I'm not suggesting that gender is different in the same way as species.
Transgenders feel they have the wrong body the same way as someone with clinical lycanthropy feel they have the wrong body.
So if your mind identifies as an eagle you are an eagle? You're dancing around the question, however I get the impression that you don't agree with this. Even though you haven't stated it outright, from your arguments, I suspect that you buy into Teia's hypothesis about the body map being correct.
The problem with your logic is that you said you are your mind, regardless of your body. So whatever body you have, even if its not of your same species, that's what you are.
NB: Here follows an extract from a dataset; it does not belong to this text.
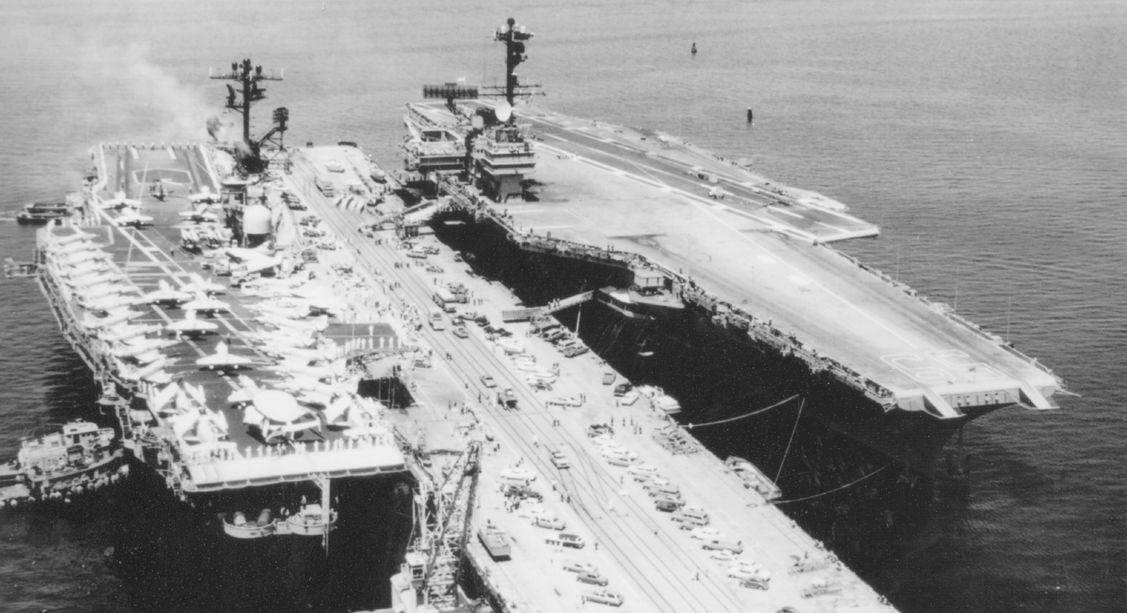 USS Intrepid | Weapons and Warfare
You don't even buy into that logic, because it's that absurd. You're just making a special exception for sex, because well humans can be a certain sex.
If you don't like the example of clinical lycanthropy, what if someone white identified as being black, would they be black?
This is the same type of argument people make against gay marriage when they bring up "why stop at men marrying men, why not marry your pet, or your car?".
However, if you want a real answer to your hypothetical question, I will respond with a hypothetical answer. If you were to transplant an wolf's brain into a human body, then I would agree that that being's self is still a wolf.
I'm not sure what the mind is. It's a very intangble and abstract concept, that I'm not sure what I think it is.
Also for your claims on the mind, citations needed.
I can provide all kinds of citations if you want me to show that the physical results in the mind. Are you denying that things like injuries to the brain don't affect the mind?
No... I'm saying we observe these things as coming from the brain, not the mind. Your brain is responsible for your behaviors, your brain is responsible for your personality, and your brain is responsible for your thought process.
That's interesting, because those are things that we also bring in to what we call the human mind.
No, I'm not actually, I'm talking about these things as though they are two different concepts, because they are two different concepts.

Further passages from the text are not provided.